Mr. DeWeece went down on one knee and wrote in the leather-bound journal he always carried, then returned the journal and sextant to his pack. He loosened one of the wire-stemmed flags from its bundle and pushed the wire deep into the ground. After swishing the dirt from his hands, he flicked the red fabric square flapping in the breeze, buckled the leather strap on the pack, and straightened. His gaze landed on the bone in Leo’s arms, and a sly smile formed. “We’re getting close, Leo. I feel it—if you’ll pardon the expression—in my bones.” He glanced skyward and grimaced. “I wish we could search more today, but we’re an hour-and-a-half walk from the Wards’ cabin. We should go.”

As much as Leo wanted to press on, he wouldn’t argue. They’d left the handcar near the footbridge. If they didn’t have it back in Canon City before seven, they’d risk encountering the return train on the track. “Yes, sir.”

Mr. DeWeece flung his pack onto his back and started down the hillside, taking the winding path of flattened grass carved by their feet earlier in the day. Leo fell in step behind him carrying the bone. He hoped they would reach the Wards’ cabin with time to spare. He wanted to show Jennie what they’d found. An idea struck.

“Mr. DeWeece, I suggest we leave this bone with Jennie at the cabin. She could do a sketch of it. If you give her the coordinates you recorded, she can add those and today’s date to the drawing for later reference.” The ground was becoming steeper. He shifted the bone to one arm, giving him a better view of the ground. He didn’t want to trip and fall on this precious piece of history. “If she does the same with other bones we locate, the sketches with their discovery dates and locations would make a nice addition to a portfolio.”
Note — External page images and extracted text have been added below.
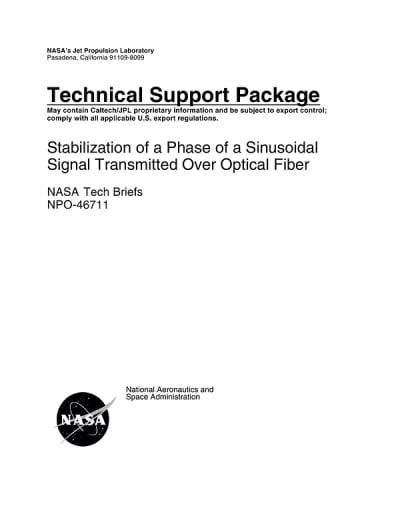 NASA's Jet Propulsion Laboratory
Pasadena, California 91109-8099

Technical Support Package
May contain Caltech/JPL proprietary information and be subject to export control; comply with all applicable U.S. export regulations.

Stabilization of a Phase of a Sinusoidal Signal Transmitted Over Optical Fiber

NASA Tech Briefs
NPO-46711

National Aeronautics and Space Administration

NASA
“That’s a fine idea.” DeWeece tossed a grin over his shoulder. “Since two bones have already been found apart from a skeleton, chances are we’ll make similar discoveries of single specimens. It would be good to have a precise record of which bones were found where.” They reached a slight plateau, and his pace sped, as did his words. “Perhaps after we’ve located sufficient bones to determine the species from which they came, I’ll write an article for one of the science magazines. People might be interested in knowing how much work is involved in uncovering these evidences of life from the past.”
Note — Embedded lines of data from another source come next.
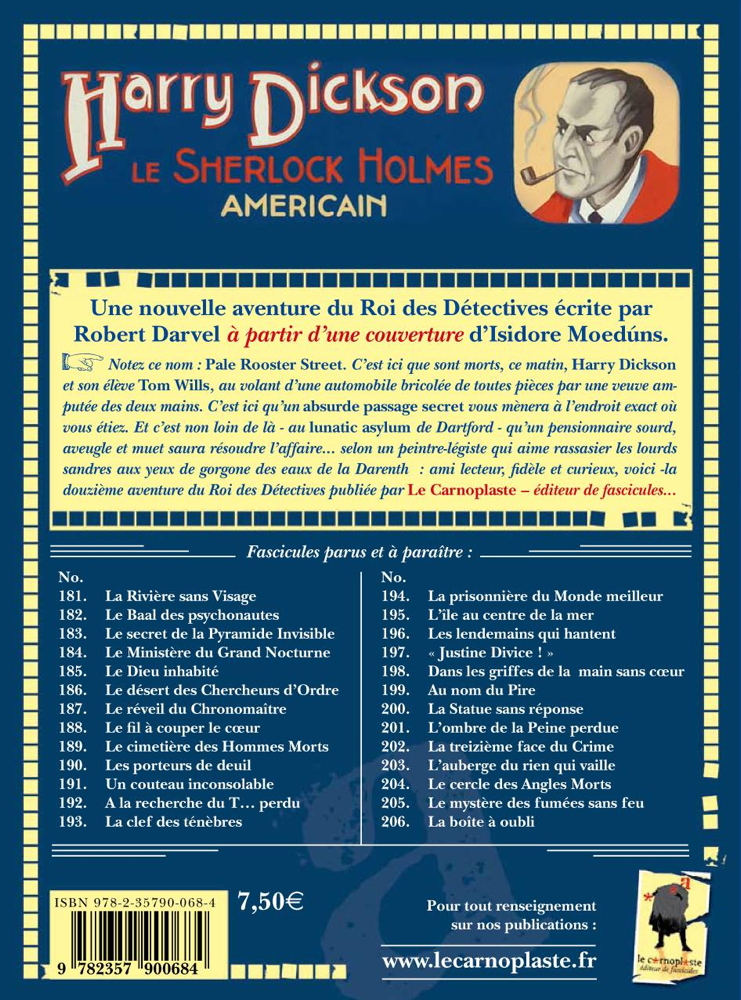 Harry Dickson
LE SHERLOCK HOLMES
AMERICAIN

Une nouvelle aventure du Roi des Détectives écrite par Robert Darvel à partir d'une couverture d'Isidore Moedúns.

Notez ce nom : Pale Rooster Street. C'est ici que sont morts, ce matin, Harry Dickson et son élève Tom Wills, au volant d'une automobile bricolée de toutes pièces par une veuve amputée des deux mains. C'est ici qu'un absurde passage secret vous mènera à l'endroit exact où vous étiez. Et c'est non loin de là - au lunatic asylum de Dartford - qu'un pensionnaire sourd, aveugle et muet saura résoudre l'affaire... selon un peintre-légiste qui aime rassasier les lourds sandres aux yeux de gorgone des eaux de la Darenth : ami lecteur, fidèle et curieux, voici -la douzième aventure du Roi des Détectives publiée par Le Carnoplaste – éditeur de fascicules...

Fascicules parus et à paraître :

No.
181. La Rivière sans Visage
182. Le Baal des psychonautes
183. Le secret de la Pyramide Invisible
184. Le Ministère du Grand Nocturne
185. Le Dieu inhabité
186. Le désert des Chercheurs d'Ordre
187. Le réveil du Chronomaître
188. Le fil à couper le cœur
189. Le cimetière des Hommes Morts
190. Les porteurs de deuil
191. Un couteau inconsolable
192. A la recherche du T… perdu
193. La clef des ténèbres

No.
194. La prisonnière du Monde meilleur
195. L'île au centre de la mer
196. Les lendemains qui hantent
197. « Justine Divice ! »
198. Dans les griffes de la main sans cœur
199. Au nom du Pire
200. La Statue sans réponse
201. L'ombre de la Peine perdue
202. La treizième face du Crime
203. L'auberge du rien qui vaille
204. Le cercle des Angles Morts
205. Le mystère des fumées sans feu
206. La boîte à oubli

ISBN 978-2-35790-068-4
9 782357 900684
7,50€

Pour tout renseignement sur nos publications :
www.lecarnoplaste.fr

le carnoplaste
éditeur de fascicules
“I like that idea.” Leo smiled, thinking about Jennie’s drawings printed in a national magazine. He didn’t know any other seventeen-year-old girl who could claim such an honor. “It will only take a minute or two to drop off the information and the bone. Should we do that before going to the handcar?”

Mr. DeWeece gave a decisive nod. “Yes. Let’s.”

Leo fought the urge to break into a run, eager to show Jennie the latest find. Perhaps by the end of the week, he would discover the remainder of the skeleton. If so, she’d have a large project to draw. She’d be so excited. He could hardly wait to tell her.